2001 Kara Çarşambası’ndan bu yana dalgalı kur rejimi yürürlükte.Yabancı para karşılığının piyasa tarafından belirlendiği döviz kuru politikası üretimde yerli para etkisini azaltıcı özelliğe sahip.
Şöyle anlatayım: İmalat ve ihracat için gerekli hammadde ve ara malı ithalatını dolar ile yapıyoruz.Dalgalı kurda 1 $ birim maliyeti satın alınıp işlenen hammadde şu an için 2.70 lira civarında tutunuyor.Parite etkisini hesaba katmadan gelecek günlerde doların daha da değer kazandığını kabul edersek 1$=3 lira denkliği karşısında üretim maliyetinin şimdikine nazaran yaklaşık %11 arttığını görürüz.2015 başından bu yana yaşanılan devalüasyon sonucu enflasyon sürecine girdiğimizi kabul edebiliriz.
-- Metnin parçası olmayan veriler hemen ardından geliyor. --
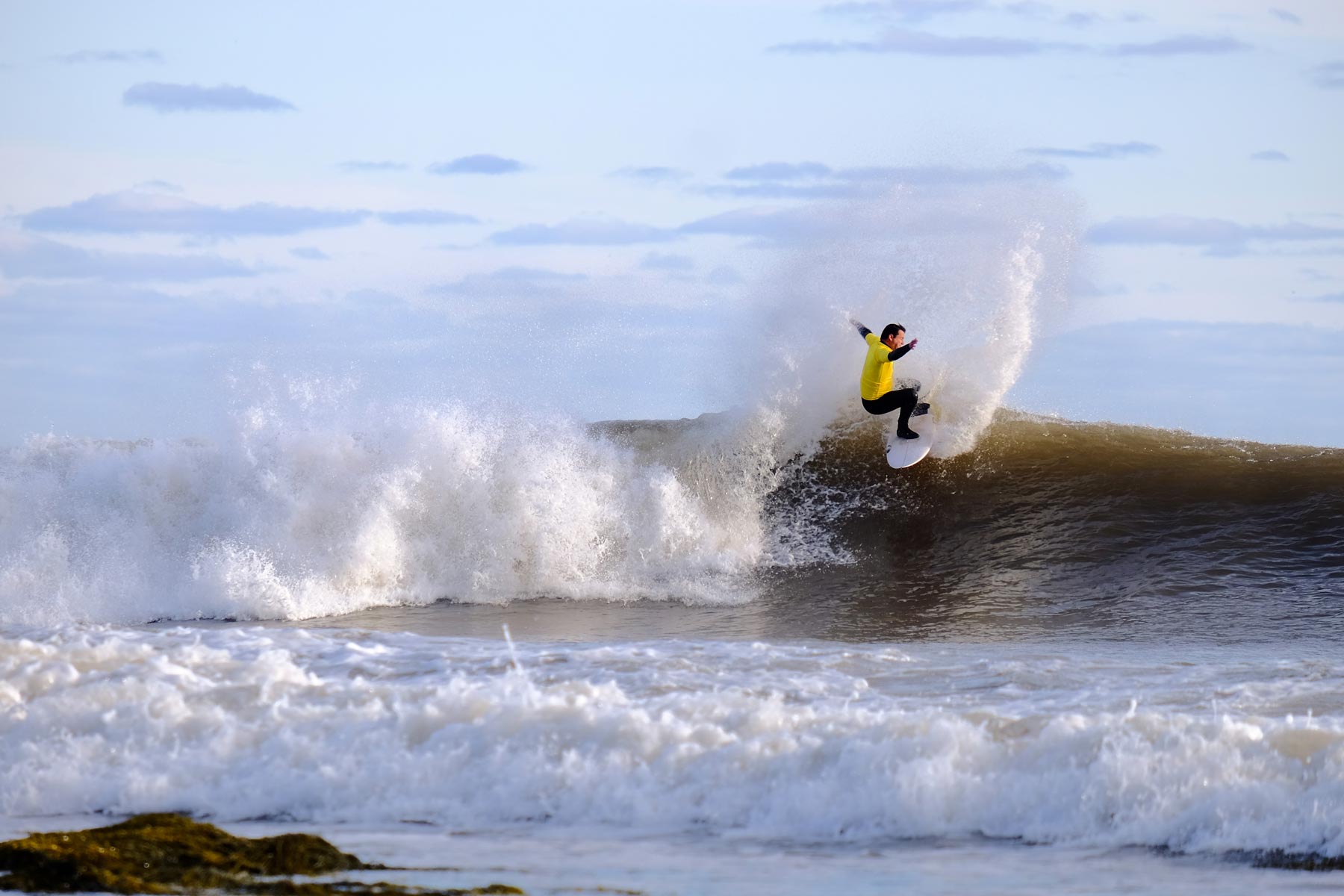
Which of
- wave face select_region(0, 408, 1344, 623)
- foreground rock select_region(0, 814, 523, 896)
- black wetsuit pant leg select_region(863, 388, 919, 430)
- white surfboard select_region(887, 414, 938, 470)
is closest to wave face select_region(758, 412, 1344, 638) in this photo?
wave face select_region(0, 408, 1344, 623)

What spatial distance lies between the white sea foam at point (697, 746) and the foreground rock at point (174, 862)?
2.76 feet

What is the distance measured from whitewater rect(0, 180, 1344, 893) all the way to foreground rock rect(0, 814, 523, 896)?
338 mm

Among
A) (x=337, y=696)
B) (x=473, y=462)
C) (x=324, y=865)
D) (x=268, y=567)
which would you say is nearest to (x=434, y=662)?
(x=337, y=696)

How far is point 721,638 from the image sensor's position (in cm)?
895

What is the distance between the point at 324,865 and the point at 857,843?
1.98 metres

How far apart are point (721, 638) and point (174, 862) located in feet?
16.2

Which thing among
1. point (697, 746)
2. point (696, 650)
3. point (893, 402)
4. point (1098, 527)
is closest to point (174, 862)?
point (697, 746)

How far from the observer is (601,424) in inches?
559

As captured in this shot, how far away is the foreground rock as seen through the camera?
168 inches

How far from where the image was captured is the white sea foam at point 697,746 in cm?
525

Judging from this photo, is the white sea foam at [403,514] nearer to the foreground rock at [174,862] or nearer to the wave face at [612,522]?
the wave face at [612,522]

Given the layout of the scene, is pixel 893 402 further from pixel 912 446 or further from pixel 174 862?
pixel 174 862

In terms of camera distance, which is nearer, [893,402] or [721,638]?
[721,638]

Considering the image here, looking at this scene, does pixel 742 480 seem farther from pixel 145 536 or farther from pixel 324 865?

Dahası da var;yerli paranın değersizleşmesi durumu mevut kur rejiminde doların yükselişine bağlı değil sadece.Piyasada gizli zam uygulaması yıllardır yaşanılan ekonomik terörün altyapısını teşkil ediyor.Elektrik,içme suyu,doğalgaz,gıda ile diğer kamu-özel aktörler tarafından sunulan temel mal ve hizmetler karaborsa fiyat mekanizması ile bizlere gereğinden daha pahalıya mal oluyorlar.Aracı ve stokçular devlet ile el ele verip soygun düzenine su taşımaktalar.Bu kuralsızlık hali Serbest Piyasa adıyla maruf.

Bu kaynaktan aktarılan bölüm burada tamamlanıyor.